## What this exercise asks
1. List every kind of animal mentioned in the Brazil excerpt.
2. Transcribe the Brazil excerpt word for word, from "The Amazon Basin" up to and including "have no water.".
Text excerpt: Begin
In my clinic on Thursday morning, when I opened the lid on the toilet, a frog jumped out at me.  The nurses said it was my lunch and I’d ruined their surprise. 

On each of the past Sunday afternoons my Brazilian family has taken me to a water park on the far edge of town.  It’s a very nice place, with many pools and slides and water toys for kids.  I laid in my hammock in the shade while my family was away playing in a pool together.  Gradually, an overwhelming sense of peace and tranquility developed.  There was music in the background, a group of ducks walking under me, and a gentle breeze.  The sky was a deep blue with numerous huge fluffy clouds growing into distant, gigantic thunderheads.  Far, far overhead I watched several turkey buzzards soaring effortlessly in the sun.  These big, black birds (called “uburu” in Portuguese) live on the worst kind of garbage, bloody road kill, and rotting food.  Yet, they are absolute masters of the air and thermoclines.  I never saw a single wing flap.  They just glide in perfect control, making big circles in an aerial ballet of endless harmony.  And I could feel it, the incredible interconnectivity and sublime balance of our world and universe.  I felt simultaneously incredibly tiny and yet vitally important as just one piece in this phenomenal  dance we call life.  It was a very spiritual moment, and I feel so blessed to have experienced that brief moment of proximity with God.

Tuesday, July 1, 2014


WATER, WATER EVERYWHERE, or Rather,  NOWHERE!

The Amazon Basin contains one-third of the world’s fresh water.  The Amazon River is the biggest river in the world.  The Rio Negro has to be close behind in terms of phenomenal amounts of water.  It’s officially and genuinely a “rain forest” here.  Yet, we have no water.
Text excerpt: End
Records shown: Begin
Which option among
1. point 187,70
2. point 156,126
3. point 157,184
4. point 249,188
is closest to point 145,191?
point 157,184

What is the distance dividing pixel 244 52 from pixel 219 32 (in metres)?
Records shown: End
## Replies
1. frog, ducks, turkey buzzards

2.
The Amazon Basin contains one-third of the world’s fresh water.  The Amazon River is the biggest river in the world.  The Rio Negro has to be close behind in terms of phenomenal amounts of water.  It’s officially and genuinely a “rain forest” here.  Yet, we have no water.